Já que citou Nietzsche, gostaria de completar com outra do mesmo livro: "É por nossas virtudes que somos bem punidos".
... e acho que a frase elimina qualquer traço "Poliana" do qual você parece querer fugir.
beijo agradecido pela possibilidade de reflexão
Pois é ... como disse outro dia, vivemos em tempos da ética cosmética e da indignação do sofa (diante da televisão).
Meu pai me dizia desde pequeno que acreditava no efeito multiplicador dos atos.
Rosangela, mãe de meus dois filhos e companheira de toda uma vida, me ensinou que o exemplo é mais forte que o discurso na educação dos pimpolhos.
E eu, na minha vida profissional, como subordinado, chefe ou professor, conheci o poder contaminador das atitudes.

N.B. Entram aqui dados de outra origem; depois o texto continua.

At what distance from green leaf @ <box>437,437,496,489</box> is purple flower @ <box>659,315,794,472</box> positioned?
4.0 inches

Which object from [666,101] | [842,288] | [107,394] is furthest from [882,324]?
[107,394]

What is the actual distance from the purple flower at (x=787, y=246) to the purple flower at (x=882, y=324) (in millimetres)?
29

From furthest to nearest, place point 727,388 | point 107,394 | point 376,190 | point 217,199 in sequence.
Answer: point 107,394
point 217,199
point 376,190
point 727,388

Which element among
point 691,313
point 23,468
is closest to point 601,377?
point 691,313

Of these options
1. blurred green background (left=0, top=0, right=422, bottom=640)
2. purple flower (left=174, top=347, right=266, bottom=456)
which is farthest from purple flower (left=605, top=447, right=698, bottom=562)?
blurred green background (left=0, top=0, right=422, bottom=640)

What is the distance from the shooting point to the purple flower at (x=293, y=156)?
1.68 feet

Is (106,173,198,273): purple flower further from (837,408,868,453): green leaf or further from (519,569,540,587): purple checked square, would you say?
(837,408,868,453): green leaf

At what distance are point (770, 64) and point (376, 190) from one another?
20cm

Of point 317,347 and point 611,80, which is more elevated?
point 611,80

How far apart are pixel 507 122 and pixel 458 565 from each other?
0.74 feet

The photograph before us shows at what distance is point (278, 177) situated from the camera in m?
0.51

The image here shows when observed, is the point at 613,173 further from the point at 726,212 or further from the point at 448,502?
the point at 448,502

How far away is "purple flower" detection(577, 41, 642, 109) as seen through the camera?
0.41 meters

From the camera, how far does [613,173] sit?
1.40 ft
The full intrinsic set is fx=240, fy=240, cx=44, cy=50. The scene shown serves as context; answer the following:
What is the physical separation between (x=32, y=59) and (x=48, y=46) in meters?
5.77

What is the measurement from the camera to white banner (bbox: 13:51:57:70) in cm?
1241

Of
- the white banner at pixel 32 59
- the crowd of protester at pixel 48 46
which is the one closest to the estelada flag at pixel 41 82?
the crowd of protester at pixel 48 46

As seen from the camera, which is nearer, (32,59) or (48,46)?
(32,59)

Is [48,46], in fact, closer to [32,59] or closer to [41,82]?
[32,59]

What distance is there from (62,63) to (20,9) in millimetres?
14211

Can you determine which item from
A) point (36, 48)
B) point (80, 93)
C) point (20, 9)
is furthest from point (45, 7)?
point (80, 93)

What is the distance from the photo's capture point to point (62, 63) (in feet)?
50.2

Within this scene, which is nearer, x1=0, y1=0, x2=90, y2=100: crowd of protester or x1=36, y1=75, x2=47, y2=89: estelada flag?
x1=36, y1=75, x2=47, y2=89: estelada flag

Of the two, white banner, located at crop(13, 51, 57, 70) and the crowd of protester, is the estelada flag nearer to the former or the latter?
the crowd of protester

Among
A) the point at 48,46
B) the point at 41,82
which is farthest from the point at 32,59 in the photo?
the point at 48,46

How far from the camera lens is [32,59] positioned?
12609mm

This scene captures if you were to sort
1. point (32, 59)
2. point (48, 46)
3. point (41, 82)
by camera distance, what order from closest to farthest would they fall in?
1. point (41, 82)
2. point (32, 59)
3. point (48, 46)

Não sei se fiz muito ou se fiz pouco. Mas fiz o que pude, sempre com a sensação de que deveria ter feito mais, mas com a certeza de que tentei dar o melhor de mim.
Hoje, busco aceitar também o "pior", porque é isso que nos faz mais completos e capazes de viver a vida por inteiro e entender melhor pensamentos como os de Nietzsche, cuja argúcia admiro, embora não seja fã.
Caros Udi e Flávio,
Obrigada por complementar minha divagação... E por estarem sempre presentes!
Acredito que um dos grandes passos nos meus "30" esteja sendo o de aprender a conviver jeitnhos e afins. Como disse o Flávio no Arguta outro dia, focar em como lidar com o que me parece torto e não apenas questioná-lo e não agir por não saber desentortá-lo.
Em tempo, exemplos como os de vocês me inspiram, sempre.
Um beijo saudoso,
Amanda
Querida Amanda: adorei seu blog. Ele é inteligente, delicado, leve e competente. Sobre a questão "ética" levantada no boteco, sou da mesma opinião: injustificável sob todos os aspectos. Ao que vejo, suas leituras de Saramago lhe fizeram muito bem. bjs
Queridos Cá e Bedaque,
Duas gerações visitando o Sarau? Quanta honra!
Bedaque,
Acompanhei seu diário diretamente de Moscou e cidades da Espanha e me parece que se tem alguém que merece elogios aqui, este alguém é você. Ou só faço de conta, você escreve pra valer.